Questa Procura Distrettuale della Repubblica, nell’ambito dell’attività investigativa svolta dai carabinieri della stazione di Riposto a carico di un 37enne di Mascali, indagato per maltrattamenti in famiglia, ha richiesto e ottenuto dal GIP del Tribunale di Catania, nei suoi confronti, la misura cautelare della custodia in carcere, eseguita dal medesimo Comando.

Le indagini, coordinate dal pool di magistrati qualificati sui reati che riguardano la violenza di genere, in uno stato del procedimento nel quale non è ancora intervenuto il contraddittorio con l’indagato, hanno fatto luce sulle condotte, ripetute dal mese di settembre 2022 allo scorso 11 marzo, dell’indagato nei confronti della convivente, una 26enne del posto.

La vittima, da mesi sottoposta a vessazioni, denigrazioni, al controllo ossessivo della sua vita da parte del compagno che le vietava di frequentare le sue amiche, di uscire da sola e, addirittura, le controllava il cellulare e gli scontrini di ogni pagamento effettuato, già il 7 marzo scorso, esasperata, si era presentata in caserma a Riposto. Ai carabinieri, nella circostanza, aveva raccontato di subire dal compagno, quotidianamente, aggressioni verbali e insulti e, in una sola occasione, di essere stata picchiata ma non ha inteso denunciarlo fino a quando, nella notte tra il 10 e l’11 marzo, si è verificato un grave episodio.

L’indagato, in particolare, mentre si trovava a letto con la compagna e le due figlie in tenera età, avendo sentito arrivare sul cellulare di lei un messaggio, aveva iniziato una discussione e l’aveva spinta fuori dal letto, facendola cadere a terra.

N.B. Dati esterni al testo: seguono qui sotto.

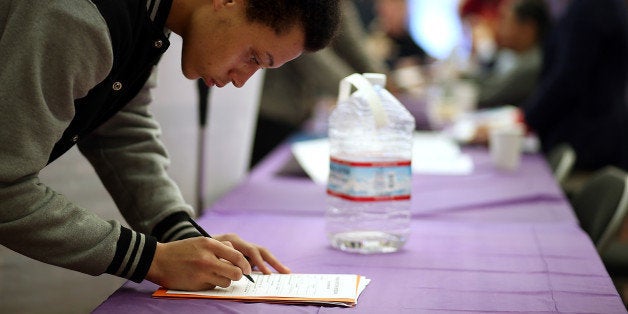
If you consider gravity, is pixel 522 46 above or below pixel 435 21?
above

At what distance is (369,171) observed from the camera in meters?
1.45

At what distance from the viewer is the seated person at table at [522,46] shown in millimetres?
4059

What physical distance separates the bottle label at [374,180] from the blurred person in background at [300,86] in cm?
179

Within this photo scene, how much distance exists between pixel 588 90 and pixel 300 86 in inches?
48.9

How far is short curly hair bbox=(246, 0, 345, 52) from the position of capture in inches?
42.8

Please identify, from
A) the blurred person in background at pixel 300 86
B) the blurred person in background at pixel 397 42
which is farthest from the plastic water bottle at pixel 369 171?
the blurred person in background at pixel 397 42

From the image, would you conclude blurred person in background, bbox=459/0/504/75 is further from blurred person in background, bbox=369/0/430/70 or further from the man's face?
the man's face

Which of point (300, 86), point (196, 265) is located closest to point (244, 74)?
point (196, 265)

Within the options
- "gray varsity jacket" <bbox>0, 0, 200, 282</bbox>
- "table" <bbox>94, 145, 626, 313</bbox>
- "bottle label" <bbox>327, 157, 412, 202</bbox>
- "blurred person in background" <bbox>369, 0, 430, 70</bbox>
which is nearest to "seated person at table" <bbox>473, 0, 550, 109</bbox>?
"table" <bbox>94, 145, 626, 313</bbox>

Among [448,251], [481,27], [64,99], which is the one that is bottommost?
[481,27]

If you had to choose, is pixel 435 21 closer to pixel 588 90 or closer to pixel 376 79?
pixel 588 90

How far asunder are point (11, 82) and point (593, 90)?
2772 millimetres

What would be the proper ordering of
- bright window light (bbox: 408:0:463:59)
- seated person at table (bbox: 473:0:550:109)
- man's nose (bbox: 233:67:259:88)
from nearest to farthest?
man's nose (bbox: 233:67:259:88) → seated person at table (bbox: 473:0:550:109) → bright window light (bbox: 408:0:463:59)

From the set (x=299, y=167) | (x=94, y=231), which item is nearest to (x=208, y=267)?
(x=94, y=231)
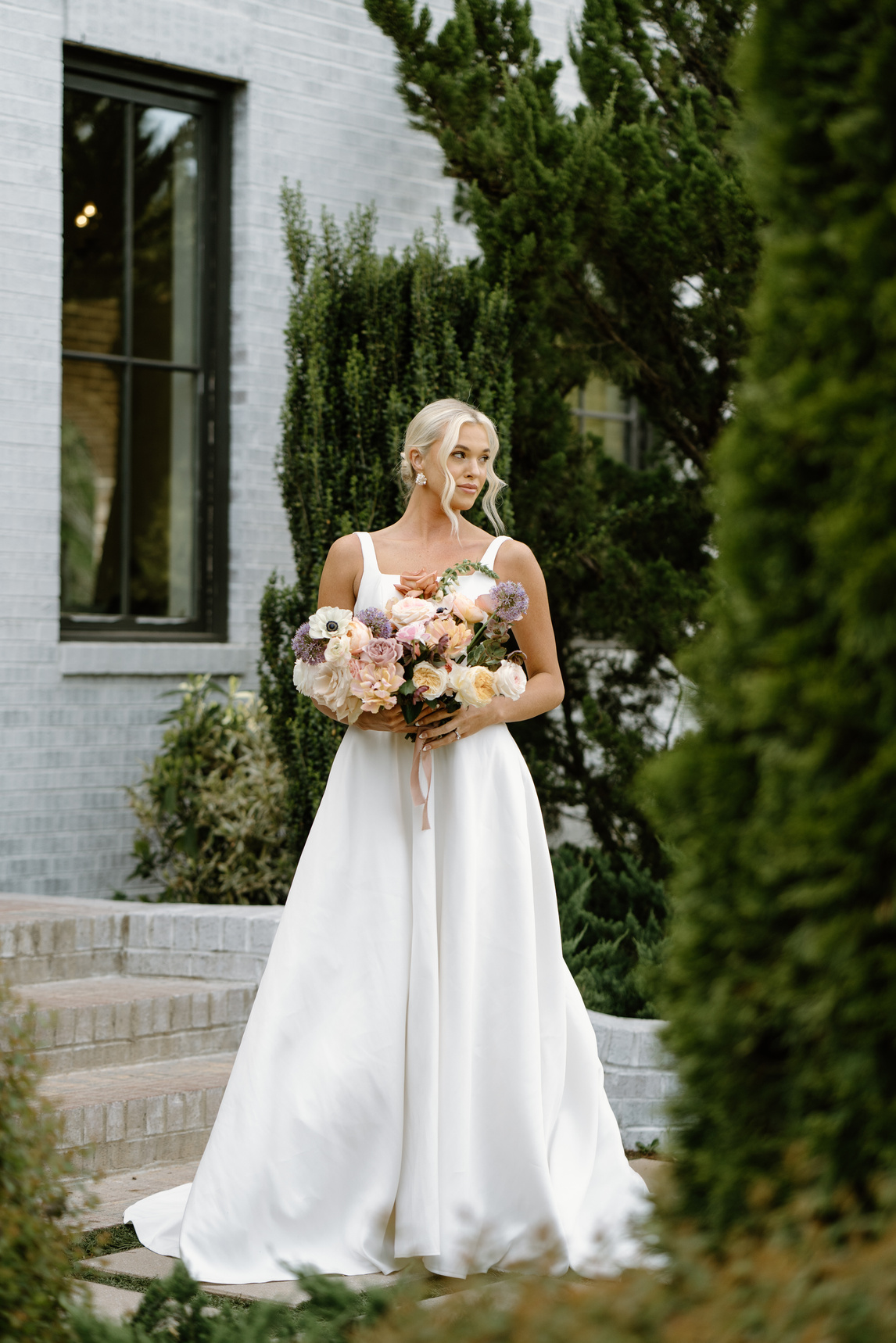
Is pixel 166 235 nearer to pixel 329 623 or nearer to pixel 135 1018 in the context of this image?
pixel 135 1018

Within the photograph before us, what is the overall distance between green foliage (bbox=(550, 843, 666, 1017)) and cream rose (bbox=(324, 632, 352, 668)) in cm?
223

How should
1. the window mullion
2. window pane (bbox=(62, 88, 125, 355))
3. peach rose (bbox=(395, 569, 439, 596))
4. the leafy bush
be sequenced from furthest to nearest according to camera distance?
the window mullion, window pane (bbox=(62, 88, 125, 355)), peach rose (bbox=(395, 569, 439, 596)), the leafy bush

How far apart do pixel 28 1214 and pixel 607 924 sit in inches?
176

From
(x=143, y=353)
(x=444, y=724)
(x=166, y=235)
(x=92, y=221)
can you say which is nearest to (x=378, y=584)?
(x=444, y=724)

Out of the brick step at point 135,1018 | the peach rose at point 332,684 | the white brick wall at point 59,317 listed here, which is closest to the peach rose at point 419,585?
the peach rose at point 332,684

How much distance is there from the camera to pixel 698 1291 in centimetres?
186

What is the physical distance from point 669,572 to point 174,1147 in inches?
140

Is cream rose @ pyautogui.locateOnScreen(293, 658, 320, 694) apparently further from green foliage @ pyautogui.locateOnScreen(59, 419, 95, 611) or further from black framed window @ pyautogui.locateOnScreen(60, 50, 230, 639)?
green foliage @ pyautogui.locateOnScreen(59, 419, 95, 611)

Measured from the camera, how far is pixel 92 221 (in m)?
7.62

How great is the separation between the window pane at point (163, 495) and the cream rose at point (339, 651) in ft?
12.4

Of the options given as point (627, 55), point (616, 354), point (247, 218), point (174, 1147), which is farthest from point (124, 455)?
point (174, 1147)

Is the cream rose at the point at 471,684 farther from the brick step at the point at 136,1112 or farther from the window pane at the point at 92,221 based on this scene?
the window pane at the point at 92,221

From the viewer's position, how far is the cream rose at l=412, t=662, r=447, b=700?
421 cm

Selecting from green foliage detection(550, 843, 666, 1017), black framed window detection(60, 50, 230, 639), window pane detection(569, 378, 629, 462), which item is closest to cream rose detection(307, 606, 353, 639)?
green foliage detection(550, 843, 666, 1017)
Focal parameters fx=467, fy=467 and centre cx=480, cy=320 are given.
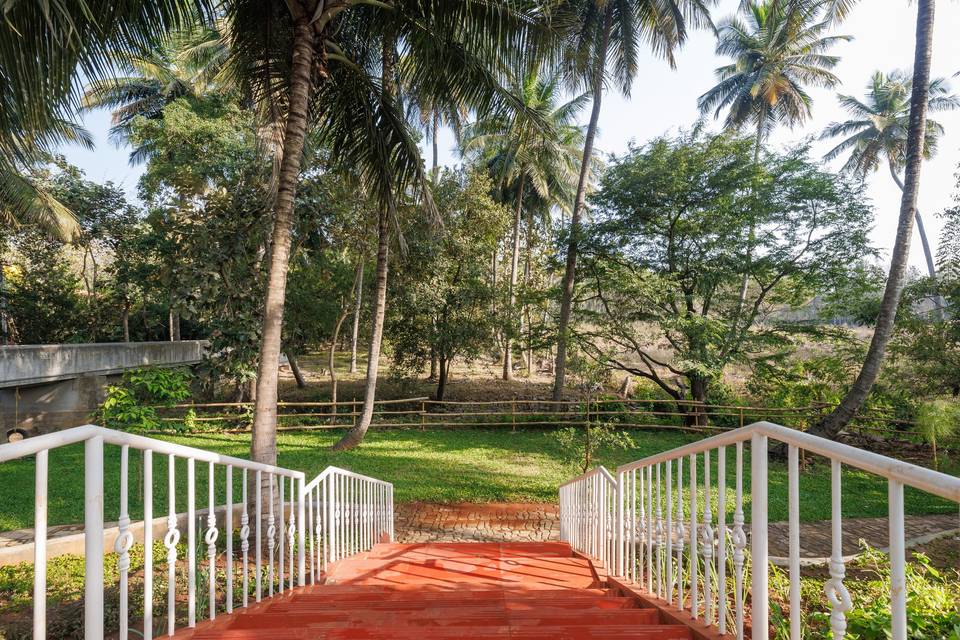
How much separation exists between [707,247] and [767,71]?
10.2 meters

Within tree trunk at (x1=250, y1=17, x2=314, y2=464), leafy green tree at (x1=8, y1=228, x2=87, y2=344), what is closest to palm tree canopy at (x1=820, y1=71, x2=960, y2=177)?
tree trunk at (x1=250, y1=17, x2=314, y2=464)

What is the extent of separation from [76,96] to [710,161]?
40.2ft

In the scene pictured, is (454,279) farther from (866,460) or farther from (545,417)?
(866,460)

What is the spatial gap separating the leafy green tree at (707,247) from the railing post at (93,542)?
11.2m

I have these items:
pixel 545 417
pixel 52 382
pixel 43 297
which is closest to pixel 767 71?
pixel 545 417

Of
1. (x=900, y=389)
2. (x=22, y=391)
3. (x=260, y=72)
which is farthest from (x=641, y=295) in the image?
(x=22, y=391)

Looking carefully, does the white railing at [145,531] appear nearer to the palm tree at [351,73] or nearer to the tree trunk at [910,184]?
the palm tree at [351,73]

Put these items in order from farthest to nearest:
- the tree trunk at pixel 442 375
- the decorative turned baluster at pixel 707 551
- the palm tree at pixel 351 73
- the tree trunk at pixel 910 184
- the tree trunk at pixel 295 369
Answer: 1. the tree trunk at pixel 295 369
2. the tree trunk at pixel 442 375
3. the tree trunk at pixel 910 184
4. the palm tree at pixel 351 73
5. the decorative turned baluster at pixel 707 551

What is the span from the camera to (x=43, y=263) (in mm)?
16797

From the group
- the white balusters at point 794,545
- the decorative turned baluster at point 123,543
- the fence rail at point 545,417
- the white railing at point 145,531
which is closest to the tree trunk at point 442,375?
the fence rail at point 545,417

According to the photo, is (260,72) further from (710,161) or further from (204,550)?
(710,161)

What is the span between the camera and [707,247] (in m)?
11.9

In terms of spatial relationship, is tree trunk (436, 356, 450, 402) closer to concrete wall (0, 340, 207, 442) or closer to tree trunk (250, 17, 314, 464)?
concrete wall (0, 340, 207, 442)

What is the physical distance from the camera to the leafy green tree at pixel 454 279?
43.4 ft
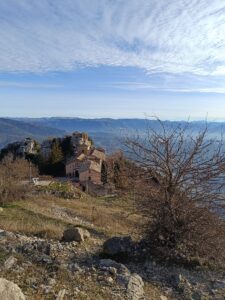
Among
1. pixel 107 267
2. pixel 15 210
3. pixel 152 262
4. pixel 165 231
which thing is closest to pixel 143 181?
pixel 165 231

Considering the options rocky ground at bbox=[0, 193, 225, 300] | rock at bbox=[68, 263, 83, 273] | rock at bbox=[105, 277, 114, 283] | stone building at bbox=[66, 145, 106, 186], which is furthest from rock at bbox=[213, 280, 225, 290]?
stone building at bbox=[66, 145, 106, 186]

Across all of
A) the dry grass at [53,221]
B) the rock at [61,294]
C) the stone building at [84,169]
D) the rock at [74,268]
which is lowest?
the stone building at [84,169]

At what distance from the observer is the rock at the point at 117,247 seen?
10.1 metres

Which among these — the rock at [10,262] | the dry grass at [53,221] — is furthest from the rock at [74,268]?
the dry grass at [53,221]

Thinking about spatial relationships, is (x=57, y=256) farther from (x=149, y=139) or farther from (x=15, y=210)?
(x=15, y=210)

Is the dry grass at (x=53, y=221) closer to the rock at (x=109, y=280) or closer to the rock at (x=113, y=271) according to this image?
the rock at (x=113, y=271)

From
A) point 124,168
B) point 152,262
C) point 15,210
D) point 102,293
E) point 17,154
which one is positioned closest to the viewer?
point 102,293

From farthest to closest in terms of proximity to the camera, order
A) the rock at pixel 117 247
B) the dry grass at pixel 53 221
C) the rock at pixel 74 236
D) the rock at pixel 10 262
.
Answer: the dry grass at pixel 53 221 → the rock at pixel 74 236 → the rock at pixel 117 247 → the rock at pixel 10 262

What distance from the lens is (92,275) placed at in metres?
8.16

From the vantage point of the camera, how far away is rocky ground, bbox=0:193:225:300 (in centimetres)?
722

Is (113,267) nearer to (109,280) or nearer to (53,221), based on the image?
(109,280)

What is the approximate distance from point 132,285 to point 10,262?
2353mm

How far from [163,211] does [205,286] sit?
234cm

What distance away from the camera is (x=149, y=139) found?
36.5 feet
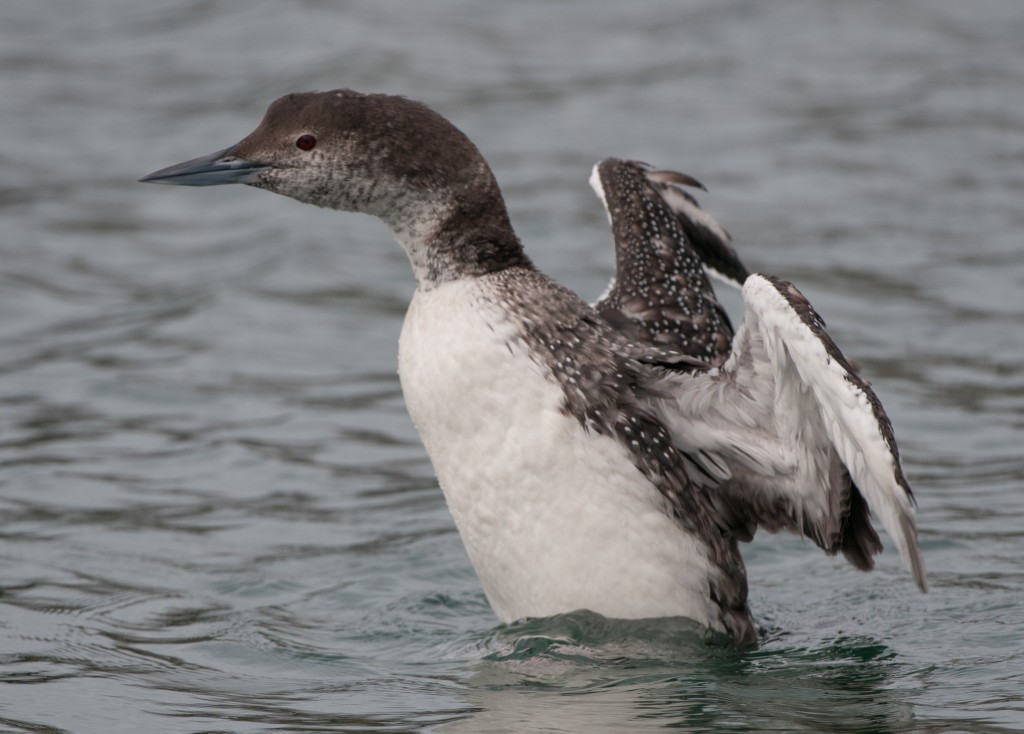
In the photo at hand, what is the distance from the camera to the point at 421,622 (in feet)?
20.3

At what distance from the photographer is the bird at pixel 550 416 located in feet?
17.4

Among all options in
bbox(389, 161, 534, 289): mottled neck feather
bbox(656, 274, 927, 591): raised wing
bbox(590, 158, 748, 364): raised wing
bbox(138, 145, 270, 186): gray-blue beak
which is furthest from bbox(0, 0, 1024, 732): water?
bbox(138, 145, 270, 186): gray-blue beak

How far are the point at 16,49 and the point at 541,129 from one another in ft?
15.6

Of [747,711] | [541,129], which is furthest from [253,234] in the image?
[747,711]

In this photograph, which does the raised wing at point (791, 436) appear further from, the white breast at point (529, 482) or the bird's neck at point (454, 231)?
the bird's neck at point (454, 231)

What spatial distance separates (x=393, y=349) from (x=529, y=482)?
4006mm

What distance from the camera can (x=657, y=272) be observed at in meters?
6.58

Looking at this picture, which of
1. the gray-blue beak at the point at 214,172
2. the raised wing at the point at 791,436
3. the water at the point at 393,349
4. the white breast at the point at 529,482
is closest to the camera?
the raised wing at the point at 791,436

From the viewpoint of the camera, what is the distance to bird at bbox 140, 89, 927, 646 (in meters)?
5.30

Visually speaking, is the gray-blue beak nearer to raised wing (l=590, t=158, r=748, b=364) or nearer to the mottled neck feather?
the mottled neck feather

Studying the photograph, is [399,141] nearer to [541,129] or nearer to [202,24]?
[541,129]

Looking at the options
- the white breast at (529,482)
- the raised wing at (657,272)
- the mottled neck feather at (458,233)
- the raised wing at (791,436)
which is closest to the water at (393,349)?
the white breast at (529,482)

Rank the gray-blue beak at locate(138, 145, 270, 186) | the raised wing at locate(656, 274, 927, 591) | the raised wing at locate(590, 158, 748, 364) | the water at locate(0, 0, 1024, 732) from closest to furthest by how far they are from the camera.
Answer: the raised wing at locate(656, 274, 927, 591)
the water at locate(0, 0, 1024, 732)
the gray-blue beak at locate(138, 145, 270, 186)
the raised wing at locate(590, 158, 748, 364)

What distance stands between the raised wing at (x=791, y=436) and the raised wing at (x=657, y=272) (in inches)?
30.5
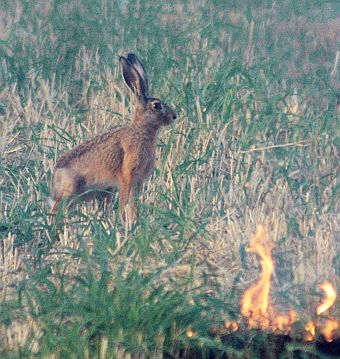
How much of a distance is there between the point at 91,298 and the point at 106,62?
12.0 feet

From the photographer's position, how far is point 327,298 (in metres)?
4.63

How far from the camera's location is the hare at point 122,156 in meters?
5.82

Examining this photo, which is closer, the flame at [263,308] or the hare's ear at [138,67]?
the flame at [263,308]

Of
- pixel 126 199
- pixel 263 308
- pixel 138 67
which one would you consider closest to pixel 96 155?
pixel 126 199

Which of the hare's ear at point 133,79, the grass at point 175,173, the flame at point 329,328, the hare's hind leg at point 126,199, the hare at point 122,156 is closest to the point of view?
the grass at point 175,173

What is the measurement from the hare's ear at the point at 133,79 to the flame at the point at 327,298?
1894 mm

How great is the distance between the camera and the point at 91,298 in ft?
14.0

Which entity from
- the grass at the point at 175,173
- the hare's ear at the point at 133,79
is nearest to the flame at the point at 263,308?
the grass at the point at 175,173

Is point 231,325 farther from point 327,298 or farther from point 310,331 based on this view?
point 327,298

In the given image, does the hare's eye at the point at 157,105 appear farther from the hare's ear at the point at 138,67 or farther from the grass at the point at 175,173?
the grass at the point at 175,173

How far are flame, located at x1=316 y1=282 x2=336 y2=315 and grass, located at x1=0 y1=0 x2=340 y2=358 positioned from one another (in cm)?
4

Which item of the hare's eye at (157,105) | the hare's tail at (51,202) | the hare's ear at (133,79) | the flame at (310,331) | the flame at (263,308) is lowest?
the flame at (310,331)

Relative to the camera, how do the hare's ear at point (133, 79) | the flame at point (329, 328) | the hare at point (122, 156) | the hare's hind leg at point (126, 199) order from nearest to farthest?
the flame at point (329, 328) < the hare's hind leg at point (126, 199) < the hare at point (122, 156) < the hare's ear at point (133, 79)

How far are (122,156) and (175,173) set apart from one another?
403 mm
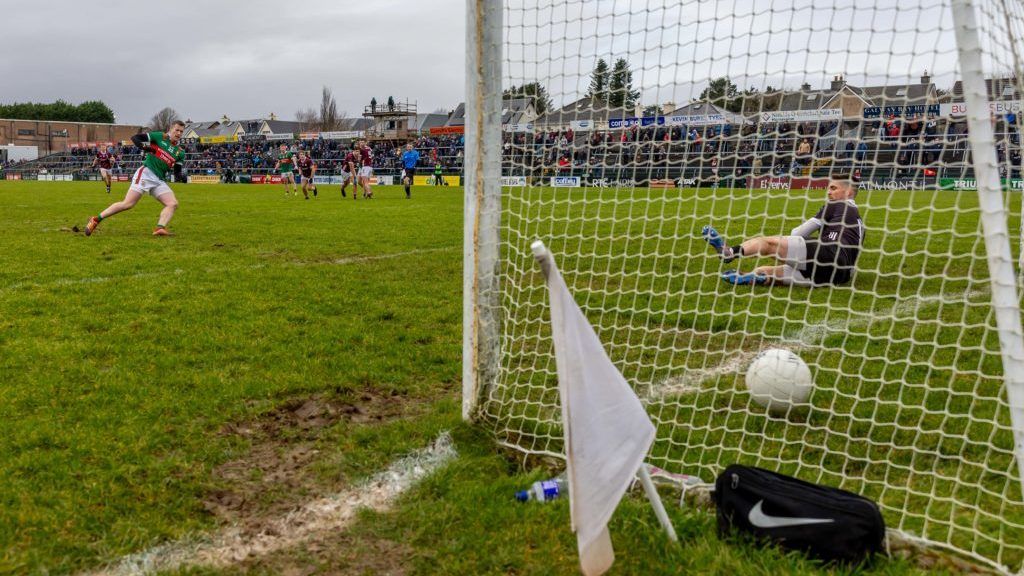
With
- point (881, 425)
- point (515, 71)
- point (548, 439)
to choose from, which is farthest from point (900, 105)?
point (548, 439)

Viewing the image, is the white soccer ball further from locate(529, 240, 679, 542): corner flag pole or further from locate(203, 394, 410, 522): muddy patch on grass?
locate(203, 394, 410, 522): muddy patch on grass

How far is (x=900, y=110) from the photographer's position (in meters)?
4.06

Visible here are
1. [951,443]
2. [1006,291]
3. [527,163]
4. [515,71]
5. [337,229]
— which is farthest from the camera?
[337,229]

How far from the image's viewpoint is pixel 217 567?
7.93 feet

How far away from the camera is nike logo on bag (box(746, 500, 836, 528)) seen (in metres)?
2.43

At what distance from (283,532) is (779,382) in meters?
→ 2.35

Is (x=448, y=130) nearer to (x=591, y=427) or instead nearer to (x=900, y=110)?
(x=900, y=110)

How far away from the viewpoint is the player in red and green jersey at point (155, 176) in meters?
10.9

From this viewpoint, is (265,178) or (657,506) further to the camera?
(265,178)

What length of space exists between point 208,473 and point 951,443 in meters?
3.20

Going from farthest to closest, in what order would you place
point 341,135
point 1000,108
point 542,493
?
point 341,135 < point 1000,108 < point 542,493

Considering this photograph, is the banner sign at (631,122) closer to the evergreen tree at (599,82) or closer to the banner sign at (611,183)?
the banner sign at (611,183)

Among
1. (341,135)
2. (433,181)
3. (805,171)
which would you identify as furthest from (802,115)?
(341,135)

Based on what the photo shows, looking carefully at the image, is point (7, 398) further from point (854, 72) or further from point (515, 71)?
point (854, 72)
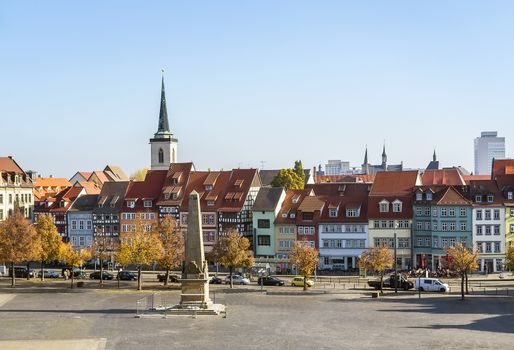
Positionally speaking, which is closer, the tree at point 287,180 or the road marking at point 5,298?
the road marking at point 5,298

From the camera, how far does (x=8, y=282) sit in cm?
9419

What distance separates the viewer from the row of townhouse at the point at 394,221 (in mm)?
102750

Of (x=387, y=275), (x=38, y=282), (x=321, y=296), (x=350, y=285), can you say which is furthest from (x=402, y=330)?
(x=38, y=282)

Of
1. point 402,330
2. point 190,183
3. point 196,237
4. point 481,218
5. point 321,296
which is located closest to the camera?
point 402,330

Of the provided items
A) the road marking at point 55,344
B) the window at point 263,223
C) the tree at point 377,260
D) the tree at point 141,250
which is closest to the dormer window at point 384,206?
the window at point 263,223

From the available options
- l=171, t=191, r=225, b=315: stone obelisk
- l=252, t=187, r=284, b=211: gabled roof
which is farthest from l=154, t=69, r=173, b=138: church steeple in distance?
l=171, t=191, r=225, b=315: stone obelisk

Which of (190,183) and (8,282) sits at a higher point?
(190,183)

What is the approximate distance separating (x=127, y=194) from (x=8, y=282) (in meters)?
30.0

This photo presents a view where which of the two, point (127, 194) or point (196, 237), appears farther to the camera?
point (127, 194)

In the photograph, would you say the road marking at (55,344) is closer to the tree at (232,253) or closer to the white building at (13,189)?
the tree at (232,253)

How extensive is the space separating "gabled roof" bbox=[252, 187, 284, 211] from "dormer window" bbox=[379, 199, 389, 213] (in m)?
13.2

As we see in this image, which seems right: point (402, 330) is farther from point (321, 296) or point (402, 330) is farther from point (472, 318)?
point (321, 296)

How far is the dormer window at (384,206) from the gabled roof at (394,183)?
5.62ft

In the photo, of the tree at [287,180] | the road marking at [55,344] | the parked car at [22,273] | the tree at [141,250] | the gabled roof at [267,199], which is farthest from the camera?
the tree at [287,180]
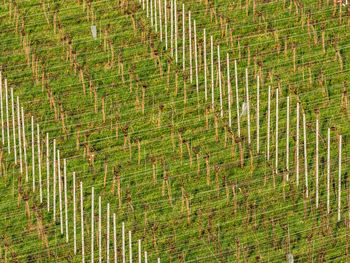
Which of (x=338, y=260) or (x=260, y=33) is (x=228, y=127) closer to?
(x=260, y=33)

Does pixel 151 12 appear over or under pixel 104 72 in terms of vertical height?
over

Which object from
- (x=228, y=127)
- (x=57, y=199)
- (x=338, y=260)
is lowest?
(x=338, y=260)

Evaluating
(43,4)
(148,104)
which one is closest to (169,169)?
(148,104)

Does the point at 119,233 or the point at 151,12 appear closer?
the point at 119,233

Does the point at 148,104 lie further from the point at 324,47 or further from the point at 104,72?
the point at 324,47

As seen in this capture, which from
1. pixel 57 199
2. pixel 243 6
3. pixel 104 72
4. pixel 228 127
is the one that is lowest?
pixel 57 199

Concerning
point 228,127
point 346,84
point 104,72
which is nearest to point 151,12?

Improvvisamente poi, aperta la persiana del balcone l’aveva minacciata: “a tia stasera ti iettu do baccuni”. A quel punto il diverbio è degenerato in una colluttazione nel corso della quale la donna, a fatica riuscita a divincolarsi, è uscita dalla camera da letto ed è scappata in strada, tra i pianti delle figlie, nel frattempo svegliate dalle loro grida.

Soccorsa in strada da due passanti la malcapitata è riuscita a contattare, con il cellulare di uno di loro, sua madre la quale dopo aver raggiunto in auto la figlia, ha recuperato le nipoti dalla casa coniugale e le ha messe al sicuro.

Nella stessa notte la donna, in lacrime, tremante e sotto shock ha denunciato ai carabinieri le quotidiane e sempre più brutte violenze del convivente che, probabilmente, aveva iniziato anche a fare uso di droga.

Le continue minacce da parte dell’indagato di toglierle le figlie, le sue aggressioni fisiche fatte di schiaffi, lividi e, in una occasione, le aveva anche spaccato il labbro, hanno determinato nella donna una condizione di sottomissione tale da renderle la vita familiare particolarmente penosa e insostenibile.

Tali condotte sono state riscontrate compiutamente e comunicate dai militari dell’Arma all’autorità giudiziaria che, in ragione delle esigenze cautelari ravvisate, ha emesso la misura della custodia cautelare in carcere a carico del 37enne.